LaserHuman: Language-guided Scene-aware Human Motion Generation in Free Environment
Peishan Cong, Ziyi Wang, Zhiyang Dou, Yiming Ren, Wei Yin, Kai Cheng, Yujing Sun, Xiaoxiao Long, Xinge Zhu, Yuexin Ma
TL;DR
LaserHuman tackles the Scene-Text-to-Motion challenge by introducing a real-world, multi-modal dataset of 3D scenes and free-form language, paired with a diffusion-based model that fuses scene and language cues to generate plausible human motions. The method employs a multi-condition fusion module that integrates point-cloud scene features and CLIP language representations to guide a diffusion process over SMPL pose sequences, achieving state-of-the-art performance on LaserHuman and existing benchmarks. Extensive experiments and user studies demonstrate improvements in textual alignment, spatial plausibility, and motion diversity across indoor and outdoor dynamic environments, with ablations confirming the value of parallel cross-modal fusion. The work advances data and methodology for practical applications in simulation, animation, robotics, and human-scene interaction research, while also outlining avenues for improved physical fidelity and dynamic scene handling.
Abstract
Language-guided scene-aware human motion generation has great significance for entertainment and robotics.
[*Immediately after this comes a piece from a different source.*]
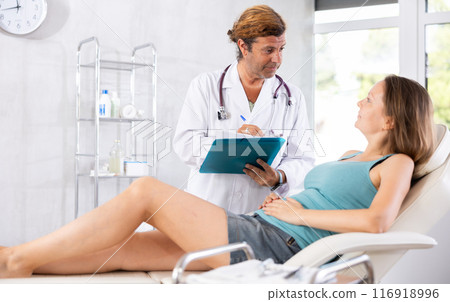 Adult male doctor signing contract with female patient 116918996
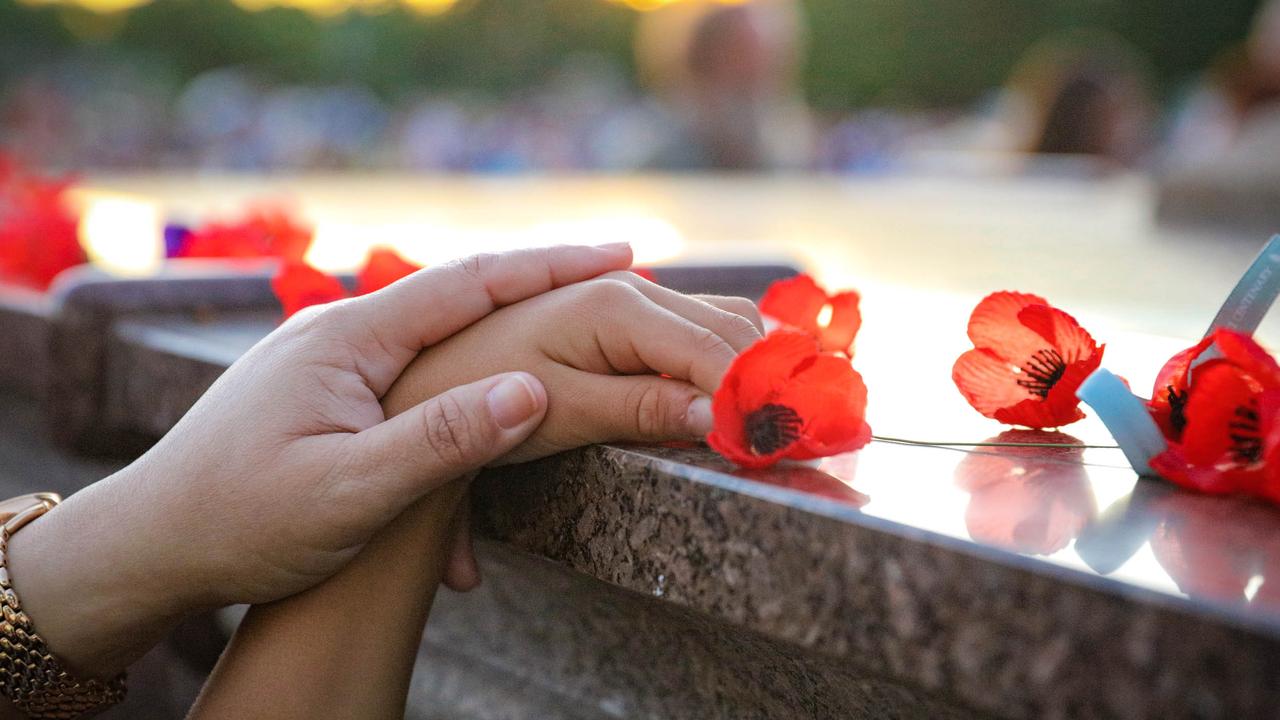 Poppys being laid at The Dawn Service at Darwins Cenotaph commemorating ANZAC Day 2021. Picture Glenn Campbell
In response to the limitations of existing datasets, we introduce LaserHuman, a pioneering dataset engineered to revolutionize Scene-Text-to-Motion research. LaserHuman stands out with its inclusion of genuine human motions within 3D environments, unbounded free-form natural language descriptions, a blend of indoor and outdoor scenarios, and dynamic, ever-changing scenes. Diverse modalities of capture data and rich annotations present great opportunities for the research of conditional motion generation, and can also facilitate the development of real-life applications. Moreover, to generate semantically consistent and physically plausible human motions, we propose a multi-conditional diffusion model, which is simple but effective, achieving state-of-the-art performance on existing datasets.